Ok, machines can do many very astonishing things. I tried to design an algebraic model of the brains to get more insight into the difference of signal processing and decision making in a network of spiking neurons. Unfortunately, I found only an operator which describes the procedure of signal processing. The operator itself seems to mee that it can be simulated with a Turing machine. The meaning of spikes, however, is hidden in their ‘rithme’and this rithme is not a well-defined state. It can change and develop very fast.  The operator can also adapt to a spiking signal input in a very large extent. The state (time and location) of incoming spikes is even of the same type of vector as they were used to describe the network operator itself. Unfortunately, I couldn’t find any obvious equation or law of conservation in this model until now.

I would like to discuss with you this algebraic approach and its meaning for machine vision in the category ‘Machine intelligence’.

The body will come soon.

First, there is a task which seems to be solved with a camera and a computer in a minute. You could even carry out this task at once without thinking about how to do it. One year later, the application is stil not working as you expected in the beginning. Why?

Everybody who is working with machine vision knows that human perception and a machine vision system cannot be compared. The reason may be that we are somewhat intelligence and that we have some experience in looking and doing. Obviously, the following is right:

[1] Computers do exactly what you tell them to do

Since 40 years, very much efforts were made to improve repeatability of computers. If the input is the same, output should also be the same. Good or bad? It is a fact. Sometimes we forget that we also have to accept that computers also don’t do what we didn’t tell them to do.
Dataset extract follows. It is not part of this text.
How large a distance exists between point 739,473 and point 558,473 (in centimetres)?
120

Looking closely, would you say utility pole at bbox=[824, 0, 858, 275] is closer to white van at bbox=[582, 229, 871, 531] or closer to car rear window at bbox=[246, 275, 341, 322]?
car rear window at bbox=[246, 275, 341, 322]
[2] In the data stream of a camera is almost no information regarding to the task that you want to solve

Sometimes megabytes of data are measured per second, while only a few decisions per second are done. Therefore, it should be possible to compress the data stream from megabytes to bytes without losing information regarding to the task of the system. In fact, we call this process of filtering data into irrelevant data (99.999%) and relevant data (0.0001%) ‘image processing’.

[3] Sensor data should contain as much relevant data as possible.

While it is possible to reduce measured data regarding to a certain task without reducing the relevant information, it is not possible to generate information that is not part of the sensor data. Lost is lost. Furthermore, it is very important for a good result that the measured data contain enough contrast between relevant and irrelevant information. So, the choice of sensors, sensor type, lighting, lenses and digitizing (lets call it the ‘optical path’) is decisive for the efforts which have to be made to get a good result. Otherwise, image processing will follow the rule: garbage in, garbage out.

What do sensors see? Reality shows that sensors see almost nothing, compared with the human eye. Let us hope, that sensors, lenses and lighting are chosen in that way, that at least some relevant data are part of the measured data. Focussing on relevant details in the image data, we want to make a decision based on the processed data. So we write an algorithm for a computer. Everything what we tell the computer to do, he will do (see [1]). However, insignificant changes in the measured data (changes in lighting, background or measured objects) should not affect the result. So we also tell the computer, what should not affect the result. The computer, however, is blind on that what we didn’t tell him explicitly (see [1] again). How can we ever tell a computer everything that will happen in future?

Sensors seem to see almost nothing, and image processing behaves short sighted, ignorant and is limited to that what we tell the system to do.

I would like to ask you this:

How should we make development of machine vision systems faster, easier, and more reliable?

How can we reduce the risks in a machine vision project?